Eugene Onegin, the book, was written by the Russian poet Alexander Pushkin (1799-1837) and tells the story, all in poetic verse, of a certain Eugene Onegin – a self-centered, superficial, arrogant, worldly, cynical, selfish, aristocratic jerk from Saint Petersberg who inherits a farm out on the Steppes from a dying uncle. He goes out to the farm, meets the neighbor boy Lensky, a poetic, naive, sensitive lad and they get to know a couple of the his neighbors daughters. Olga, a flirt and Tatiana a more serious bookish sort.
“Kiprensky Pushkin” by Orest Adamovich Kiprensky – http://artportret.ru/?page=24. Licensed under Public Domain via Wikimedia Commons – http://commons.wikimedia.org/wiki/File:Kiprensky_Pushkin.jpg#mediaviewer/File:Kiprensky_Pushkin.jpg
Olga and Lensky are “going” together and it is assumed, I gather that Eugene will pick up on Tatiana and indeed Tatiana becomes infatuated with Eugene Onegin and writes him an impassioned love letter. He responds with a lecture on self-control – this little episode is sometimes referred to as Onegin’s Sermon. It is quite condescending it actually borders on insulting. Later there’s a ball, Onegin flirts too much with Olga the flirt – Lensky loses it and challenges Onegin to a duel, they duel; Lensky dies.
Onegin travels the earth and some years later, at a ball in Saint Petersberg, he sees a woman of royal bearing and radiant beauty, exuding charisma and charm – it’s Tatiana! She’s married to a prince, an “old soldier” and is doing quite well, thank you. Onegin realizes he is madly in love with her; Tatiana tells him to bug off; story ends with Onegin utterly crushed; emotionally and spiritually destroyed.
You feel bad for him but in a kind of good way.
Incidentally, Pushkin died in a duel. It was his 27th.
Pyotr Ilich Tchaikovsky (1840-1893) was a Russian composer of such mega-hits as The Sleeping Beauty Ballet, The Nutcracker Ballet, The 1812 Overture, six amazingly great symphonies, some transcendentally beautiful string serenades, and count them, eleven operas of which Eugene Onegin is number five chronologically speaking, but number one in popular performances.
“Tchaikovsky”. Licensed under Public Domain via Wikimedia Commons – http://commons.wikimedia.org/wiki/File:Tchaikovsky.jpg#mediaviewer/File:Tchaikovsky.jpg
I saw it performed by Arizona Opera Friday night. It was an awesome performance and an awesome experience.
Here’s a review, which I largely agree with, except for the criticism of the scenic design: http://www.azcentral.com/story/entertainment/arts/2015/02/07/opera-review-cast-delivers-nuanced-onegin/23029843/
I thought the scenic design, by Laura Fine Hawkes was extremely effective and clever. Our reviewer above faults it for it’s minimalist presentation. No. It was perfect. This isn’t an opera like Lucia de Lammermoor or Aida with big production numbers. It’s a literary opera hewing close to the original poetic verses Pushkin wrote, and it produces an internal experience. It is staging, singing, performing, with orchestral accompaniment, a story told entirely in verse.
Tchaikovsky worried whether the public would accept his opera, which lacked traditional scene changes. He believed that its performance required maximum simplicity and sincerity. With this in mind, he entrusted the first production to the students of the Moscow Conservatory. http://en.wikipedia.org/wiki/Eugene_Onegin_%28opera%29
A large painted backdrop was used throughout and it fascinated me. It was a screen painted with leaves – quite simple and appropriate for the agrarian scenes. But as it was lit differently for different scenes, it changed hue like the paint was some new kind of stage paint that changes color when lit differently. It was really cool.
I hadn’t seen this opera before, so it was new to me. I sat with some Slavic friends of ours who speak Russian fluently and they were chuckling at the translations. Obviously since I speak precisely zero Russian it was all Greek to me. But I thoroughly enjoyed it – quite a different kind of opera experience since as I mentioned before, it really isn’t a big-show production central to much of opera, but kind of like have Eugene Onegin read to you out loud by the characters on stage, singing melodies by Tchaikovsky. Cool, I mean insanely cool. It was really a blast!

WHAT TO DO |
A – Decide whether each statement below agrees with the post on Eugene Onegin: (i) Tatiana ends up married to a prince, (ii) Eugene Onegin was Tchaikovsky's first opera, (iii) Tchaikovsky gave the first production to students of the Moscow Conservatory. For each, answer yes or no and quote the words of the post that decide it.
B – From the post on Eugene Onegin, copy the passage from "Onegin travels the" to "in popular performances.".

MATERIAL SHOWN |
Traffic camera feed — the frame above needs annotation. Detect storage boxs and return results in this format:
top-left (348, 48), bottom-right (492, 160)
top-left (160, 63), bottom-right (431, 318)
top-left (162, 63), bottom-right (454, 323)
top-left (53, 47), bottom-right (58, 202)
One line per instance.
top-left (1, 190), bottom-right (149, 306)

TASK RESPONSES |
A –
(i) Yes: "She’s married to a prince, an “old soldier”"
(ii) No: "eleven operas of which Eugene Onegin is number five chronologically speaking"
(iii) Yes: "he entrusted the first production to the students of the Moscow Conservatory"

B –
Onegin travels the earth and some years later, at a ball in Saint Petersberg, he sees a woman of royal bearing and radiant beauty, exuding charisma and charm – it’s Tatiana! She’s married to a prince, an “old soldier” and is doing quite well, thank you. Onegin realizes he is madly in love with her; Tatiana tells him to bug off; story ends with Onegin utterly crushed; emotionally and spiritually destroyed.
You feel bad for him but in a kind of good way.
Incidentally, Pushkin died in a duel. It was his 27th.
Pyotr Ilich Tchaikovsky (1840-1893) was a Russian composer of such mega-hits as The Sleeping Beauty Ballet, The Nutcracker Ballet, The 1812 Overture, six amazingly great symphonies, some transcendentally beautiful string serenades, and count them, eleven operas of which Eugene Onegin is number five chronologically speaking, but number one in popular performances.